Das südwalisische Port Talbot kann sich rühmen, gleich zwei der bekanntesten Schauspieler der Welt hervorgebracht zu haben. Der eine, Richard Burton, stattet 1952 seinem Heimatort einen Besuch ab. In der Schlange der Autogrammjäger steht auch ein Fünfzehnjähriger, den der Auftritt des Hollywoodstars mächtig beeindruckt. Als Burton im Jaguar winkend an ihm vorüberfährt, steht für Anthony fest: "Ich will hier raus und so berühmt werden wie der." Ein kühner Traum für jemanden, der als Legastheniker für etwas blöde gehalten wird, vor Schüchternheit kaum spricht und ständig den derben Scherzen seiner Klassenkameraden ausgesetzt ist. Doch 13 Jahre nach der Begegnung mit Burton spielt Anthony Hopkins unter der Regie seines Mentors Sir Laurence Olivier den Othello; 40 Jahre später ist Sir Anthony Hopkins selbst einer der bekanntesten Charakterdarsteller der Welt.

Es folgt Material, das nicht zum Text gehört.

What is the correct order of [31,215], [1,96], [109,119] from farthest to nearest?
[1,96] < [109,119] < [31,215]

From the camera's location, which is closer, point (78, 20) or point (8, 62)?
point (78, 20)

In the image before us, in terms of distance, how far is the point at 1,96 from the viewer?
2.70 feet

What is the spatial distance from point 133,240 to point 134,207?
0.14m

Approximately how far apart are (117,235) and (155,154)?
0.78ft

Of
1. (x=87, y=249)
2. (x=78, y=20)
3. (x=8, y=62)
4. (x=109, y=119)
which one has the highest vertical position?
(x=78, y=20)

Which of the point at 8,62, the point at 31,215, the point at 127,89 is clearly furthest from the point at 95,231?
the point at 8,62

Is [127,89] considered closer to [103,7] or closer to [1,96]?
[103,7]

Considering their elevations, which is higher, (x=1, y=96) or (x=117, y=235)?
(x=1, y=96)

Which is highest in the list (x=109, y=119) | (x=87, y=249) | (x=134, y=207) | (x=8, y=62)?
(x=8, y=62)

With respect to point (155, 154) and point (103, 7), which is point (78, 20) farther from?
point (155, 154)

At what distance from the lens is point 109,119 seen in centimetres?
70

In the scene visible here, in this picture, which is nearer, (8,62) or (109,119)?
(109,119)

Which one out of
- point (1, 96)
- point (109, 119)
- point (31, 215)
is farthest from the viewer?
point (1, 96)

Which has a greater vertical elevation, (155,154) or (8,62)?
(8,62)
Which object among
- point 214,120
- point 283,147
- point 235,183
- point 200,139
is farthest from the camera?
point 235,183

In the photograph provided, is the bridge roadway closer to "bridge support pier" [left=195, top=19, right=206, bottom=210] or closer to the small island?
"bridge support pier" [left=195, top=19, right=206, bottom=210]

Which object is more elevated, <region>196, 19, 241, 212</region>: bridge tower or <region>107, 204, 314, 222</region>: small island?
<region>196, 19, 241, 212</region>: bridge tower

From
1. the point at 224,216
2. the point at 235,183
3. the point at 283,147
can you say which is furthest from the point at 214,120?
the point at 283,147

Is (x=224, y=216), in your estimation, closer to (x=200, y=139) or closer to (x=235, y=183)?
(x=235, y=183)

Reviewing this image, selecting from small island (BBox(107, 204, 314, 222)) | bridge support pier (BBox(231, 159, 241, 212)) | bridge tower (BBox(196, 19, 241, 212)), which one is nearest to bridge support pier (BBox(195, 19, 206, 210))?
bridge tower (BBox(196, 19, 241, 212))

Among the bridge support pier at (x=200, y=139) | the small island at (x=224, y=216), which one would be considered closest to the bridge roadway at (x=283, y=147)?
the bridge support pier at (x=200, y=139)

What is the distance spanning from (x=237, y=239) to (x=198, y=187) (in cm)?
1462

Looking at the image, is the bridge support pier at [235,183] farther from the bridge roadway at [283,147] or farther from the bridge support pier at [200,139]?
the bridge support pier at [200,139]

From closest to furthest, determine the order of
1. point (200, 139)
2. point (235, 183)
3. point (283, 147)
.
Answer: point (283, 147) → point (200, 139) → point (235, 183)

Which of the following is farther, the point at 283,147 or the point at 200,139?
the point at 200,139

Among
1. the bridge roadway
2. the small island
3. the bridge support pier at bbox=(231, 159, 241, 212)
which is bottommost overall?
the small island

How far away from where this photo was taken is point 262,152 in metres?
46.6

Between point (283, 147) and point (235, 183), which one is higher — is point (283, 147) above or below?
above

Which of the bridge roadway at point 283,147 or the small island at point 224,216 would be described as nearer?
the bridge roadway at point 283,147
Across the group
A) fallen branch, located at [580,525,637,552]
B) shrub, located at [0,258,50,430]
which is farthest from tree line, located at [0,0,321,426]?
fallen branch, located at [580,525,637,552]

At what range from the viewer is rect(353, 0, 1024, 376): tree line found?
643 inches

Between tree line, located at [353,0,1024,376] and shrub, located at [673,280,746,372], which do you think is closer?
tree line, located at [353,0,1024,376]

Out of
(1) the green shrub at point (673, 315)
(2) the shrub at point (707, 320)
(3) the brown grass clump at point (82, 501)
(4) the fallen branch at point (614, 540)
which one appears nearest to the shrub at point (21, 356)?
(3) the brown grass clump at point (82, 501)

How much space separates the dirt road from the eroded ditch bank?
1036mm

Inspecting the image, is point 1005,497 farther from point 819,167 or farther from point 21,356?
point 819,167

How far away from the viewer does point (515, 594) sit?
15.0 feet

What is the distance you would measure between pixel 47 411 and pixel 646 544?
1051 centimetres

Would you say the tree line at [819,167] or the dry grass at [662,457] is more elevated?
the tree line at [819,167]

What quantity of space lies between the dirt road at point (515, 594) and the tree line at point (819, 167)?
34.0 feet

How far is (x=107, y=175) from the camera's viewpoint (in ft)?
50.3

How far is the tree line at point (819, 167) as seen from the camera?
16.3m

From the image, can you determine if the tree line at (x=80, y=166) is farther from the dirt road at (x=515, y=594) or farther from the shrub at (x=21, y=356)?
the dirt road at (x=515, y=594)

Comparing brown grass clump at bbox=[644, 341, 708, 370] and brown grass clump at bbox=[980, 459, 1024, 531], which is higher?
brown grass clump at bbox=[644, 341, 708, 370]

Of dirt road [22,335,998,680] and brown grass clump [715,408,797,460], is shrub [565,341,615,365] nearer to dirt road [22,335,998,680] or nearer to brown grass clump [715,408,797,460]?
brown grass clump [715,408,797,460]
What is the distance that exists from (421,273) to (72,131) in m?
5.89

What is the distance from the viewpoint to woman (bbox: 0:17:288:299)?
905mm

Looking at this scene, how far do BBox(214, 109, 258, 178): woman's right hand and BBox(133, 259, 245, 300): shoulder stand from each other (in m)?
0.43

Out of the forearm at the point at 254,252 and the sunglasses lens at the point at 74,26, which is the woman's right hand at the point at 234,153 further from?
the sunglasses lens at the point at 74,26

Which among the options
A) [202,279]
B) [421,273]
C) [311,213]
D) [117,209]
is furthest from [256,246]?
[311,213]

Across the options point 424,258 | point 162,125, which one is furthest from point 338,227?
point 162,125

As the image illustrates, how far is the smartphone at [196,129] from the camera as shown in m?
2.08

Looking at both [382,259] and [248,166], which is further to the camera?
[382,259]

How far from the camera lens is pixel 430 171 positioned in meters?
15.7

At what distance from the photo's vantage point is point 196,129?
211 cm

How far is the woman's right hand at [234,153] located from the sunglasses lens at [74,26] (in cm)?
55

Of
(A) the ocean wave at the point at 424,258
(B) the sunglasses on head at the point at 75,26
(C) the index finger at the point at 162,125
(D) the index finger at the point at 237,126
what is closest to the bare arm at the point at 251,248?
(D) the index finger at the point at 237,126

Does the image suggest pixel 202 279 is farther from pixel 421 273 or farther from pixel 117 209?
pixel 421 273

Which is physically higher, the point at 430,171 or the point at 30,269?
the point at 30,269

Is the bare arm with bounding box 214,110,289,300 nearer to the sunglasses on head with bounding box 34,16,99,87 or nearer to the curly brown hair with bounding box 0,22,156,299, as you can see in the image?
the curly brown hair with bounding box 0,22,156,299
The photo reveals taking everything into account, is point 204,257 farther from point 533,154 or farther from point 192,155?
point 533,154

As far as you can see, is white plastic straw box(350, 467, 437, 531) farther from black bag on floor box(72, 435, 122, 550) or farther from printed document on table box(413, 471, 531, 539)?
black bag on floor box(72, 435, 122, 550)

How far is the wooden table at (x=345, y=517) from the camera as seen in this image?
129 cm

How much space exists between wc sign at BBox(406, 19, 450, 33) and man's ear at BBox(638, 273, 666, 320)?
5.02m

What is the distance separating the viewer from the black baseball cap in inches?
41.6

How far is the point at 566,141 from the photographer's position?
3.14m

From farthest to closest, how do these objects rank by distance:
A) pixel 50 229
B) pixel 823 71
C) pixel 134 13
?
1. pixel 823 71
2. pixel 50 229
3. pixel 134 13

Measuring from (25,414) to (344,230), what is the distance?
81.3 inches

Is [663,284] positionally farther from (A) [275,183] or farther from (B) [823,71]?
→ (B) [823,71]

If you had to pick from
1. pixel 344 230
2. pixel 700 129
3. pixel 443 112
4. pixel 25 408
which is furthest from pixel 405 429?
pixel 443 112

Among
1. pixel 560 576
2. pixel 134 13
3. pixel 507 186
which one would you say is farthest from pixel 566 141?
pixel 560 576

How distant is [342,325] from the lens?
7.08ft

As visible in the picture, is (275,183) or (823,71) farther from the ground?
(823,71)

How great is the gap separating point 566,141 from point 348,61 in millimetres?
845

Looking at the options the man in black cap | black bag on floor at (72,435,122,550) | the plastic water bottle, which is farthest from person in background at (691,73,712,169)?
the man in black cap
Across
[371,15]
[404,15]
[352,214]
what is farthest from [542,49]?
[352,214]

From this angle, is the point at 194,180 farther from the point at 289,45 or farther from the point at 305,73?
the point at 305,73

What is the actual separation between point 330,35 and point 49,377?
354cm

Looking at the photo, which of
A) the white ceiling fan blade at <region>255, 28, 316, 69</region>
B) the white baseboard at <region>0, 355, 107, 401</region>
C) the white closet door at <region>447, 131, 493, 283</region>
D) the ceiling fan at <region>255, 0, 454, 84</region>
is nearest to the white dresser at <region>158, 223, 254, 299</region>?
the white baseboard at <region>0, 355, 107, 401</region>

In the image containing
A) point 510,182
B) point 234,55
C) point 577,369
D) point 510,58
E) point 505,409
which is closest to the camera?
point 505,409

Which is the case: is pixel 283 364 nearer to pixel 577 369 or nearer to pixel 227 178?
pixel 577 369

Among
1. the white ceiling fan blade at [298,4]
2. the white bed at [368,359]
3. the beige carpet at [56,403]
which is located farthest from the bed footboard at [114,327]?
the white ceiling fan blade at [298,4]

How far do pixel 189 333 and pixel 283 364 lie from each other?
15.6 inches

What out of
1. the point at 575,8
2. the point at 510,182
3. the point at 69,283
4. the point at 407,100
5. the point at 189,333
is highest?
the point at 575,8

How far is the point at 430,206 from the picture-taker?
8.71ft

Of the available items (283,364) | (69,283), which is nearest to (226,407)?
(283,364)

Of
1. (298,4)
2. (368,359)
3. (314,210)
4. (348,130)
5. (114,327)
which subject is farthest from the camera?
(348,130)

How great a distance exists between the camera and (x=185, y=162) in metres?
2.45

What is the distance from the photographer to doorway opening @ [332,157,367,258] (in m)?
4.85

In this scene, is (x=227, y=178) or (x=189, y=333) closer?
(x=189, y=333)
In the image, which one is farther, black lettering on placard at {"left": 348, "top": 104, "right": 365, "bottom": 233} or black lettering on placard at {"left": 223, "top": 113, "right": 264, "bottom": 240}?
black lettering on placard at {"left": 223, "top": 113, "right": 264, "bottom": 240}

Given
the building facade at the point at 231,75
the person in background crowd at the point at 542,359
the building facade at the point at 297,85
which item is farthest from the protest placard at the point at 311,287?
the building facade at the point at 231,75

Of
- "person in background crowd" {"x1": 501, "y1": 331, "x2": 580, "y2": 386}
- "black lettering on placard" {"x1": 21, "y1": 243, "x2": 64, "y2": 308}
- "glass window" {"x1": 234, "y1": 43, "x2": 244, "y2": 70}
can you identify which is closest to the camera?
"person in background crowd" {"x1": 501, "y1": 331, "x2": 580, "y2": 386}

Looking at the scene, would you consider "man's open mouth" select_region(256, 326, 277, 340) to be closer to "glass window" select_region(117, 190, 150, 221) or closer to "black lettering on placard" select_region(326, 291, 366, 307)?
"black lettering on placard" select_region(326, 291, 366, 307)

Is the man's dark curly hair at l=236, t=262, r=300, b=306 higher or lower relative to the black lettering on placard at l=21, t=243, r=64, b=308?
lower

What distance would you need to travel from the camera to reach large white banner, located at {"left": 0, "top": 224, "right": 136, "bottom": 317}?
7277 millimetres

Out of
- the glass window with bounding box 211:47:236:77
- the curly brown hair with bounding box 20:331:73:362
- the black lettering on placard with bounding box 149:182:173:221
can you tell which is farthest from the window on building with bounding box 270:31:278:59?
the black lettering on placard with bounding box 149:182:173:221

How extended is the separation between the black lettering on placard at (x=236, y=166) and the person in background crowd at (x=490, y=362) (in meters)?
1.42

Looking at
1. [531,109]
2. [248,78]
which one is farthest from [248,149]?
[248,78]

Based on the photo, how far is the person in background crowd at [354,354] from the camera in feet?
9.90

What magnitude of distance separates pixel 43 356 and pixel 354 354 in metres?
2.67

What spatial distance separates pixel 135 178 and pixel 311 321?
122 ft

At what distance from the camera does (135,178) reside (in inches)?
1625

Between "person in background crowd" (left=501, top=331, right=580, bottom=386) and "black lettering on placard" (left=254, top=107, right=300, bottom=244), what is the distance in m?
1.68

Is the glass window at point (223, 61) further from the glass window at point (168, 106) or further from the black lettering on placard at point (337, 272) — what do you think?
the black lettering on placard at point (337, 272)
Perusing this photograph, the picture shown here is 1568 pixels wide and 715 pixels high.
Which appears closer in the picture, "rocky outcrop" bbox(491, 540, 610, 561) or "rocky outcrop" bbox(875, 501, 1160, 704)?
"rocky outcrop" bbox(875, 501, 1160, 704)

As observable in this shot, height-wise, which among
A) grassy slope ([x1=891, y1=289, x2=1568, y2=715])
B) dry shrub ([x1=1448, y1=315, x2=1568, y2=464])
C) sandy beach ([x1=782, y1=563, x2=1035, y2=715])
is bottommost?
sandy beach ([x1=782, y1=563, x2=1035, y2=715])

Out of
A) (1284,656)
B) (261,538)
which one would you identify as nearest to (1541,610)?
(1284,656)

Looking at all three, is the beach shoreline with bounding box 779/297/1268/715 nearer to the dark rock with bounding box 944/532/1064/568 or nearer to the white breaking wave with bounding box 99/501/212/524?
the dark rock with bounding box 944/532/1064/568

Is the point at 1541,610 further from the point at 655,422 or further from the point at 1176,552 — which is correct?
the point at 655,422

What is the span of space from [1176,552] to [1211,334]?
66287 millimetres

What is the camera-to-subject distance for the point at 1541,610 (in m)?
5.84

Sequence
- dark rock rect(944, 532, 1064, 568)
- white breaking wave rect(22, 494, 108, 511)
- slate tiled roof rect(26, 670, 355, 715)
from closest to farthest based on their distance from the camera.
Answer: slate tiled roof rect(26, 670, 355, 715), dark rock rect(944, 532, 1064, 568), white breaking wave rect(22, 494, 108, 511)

Aufgewachsen ist der am Silvestertag 1937 geborene Philip Anthony Hopkins in einer bescheidenen Wohnung direkt über der elterlichen Bäckerei. Der Eigenbrötler hasst die Schule und kapselt sich ab. Zu Ostern 1955, erzählt Hopkins später, zeigt ihm seine Mutter eine kleine Zeitungsannonce der Schauspielschule in Cardiff. Er fährt hin, spielt vor und wird angenommen. "Ich war kein guter Student. Ich war grässlich undiszipliniert, rebellisch und respektlos", erinnert sich Hopkins. Trotzdem darf das Naturtalent Anfang der 60er Jahre an die Royal Academy of Art in London wechseln und avanciert zur Zweitbesetzung von Akademieleiter Laurence Olivier. Obwohl der ihm rät: "Verschwende deine Zeit nicht mit Filmen", verzichtet Hopkins auf eine große Zukunft als Shakespeare-Mime. 1968 gibt er als Richard Löwenherz in "Der Löwe im Winter" neben Katherine Hepburn sein Leinwanddebüt.

Mit zunehmender Popularität häufen sich nun menschliche Probleme. Hopkins' Ehe zerbricht unter dem Stress, dem sich der perfektionistische Egomane aussetzt. Zunehmende Selbstzweifel, ein ungebremster Alkoholkonsum und Pöbeleien am Filmset belasten seine Karriere schwer. Als Hopkins 1973 in einem Hotel in Phoenix, Arizona erwacht, ohne zu wissen, wie er dorthin kam, macht er mit dem Saufen radikal Schluss. 20 Jahre und etliche viel beachtete Filme später schreibt Hopkins mit der Verkörperung des charmant-perfiden Menschenfressers Dr. Hannibal Lecter in "Das Schweigen der Lämmer" Kinogeschichte. Ausgezeichnet mit dem Oscar als bester Hauptdarsteller ist der Junge aus Südwales nun endgültig in der Richard-Burton-Liga der Superstars angekommen. Heute genießt Sir Anthony Hopkins Ruhm und Reichtum mit Ehefrau Stella in den Bergen über Malibu und ist mit sich im Reinen: "Bei mir fügte sich alles irgendwie. Aber mein Glück fassen kann ich noch immer nicht."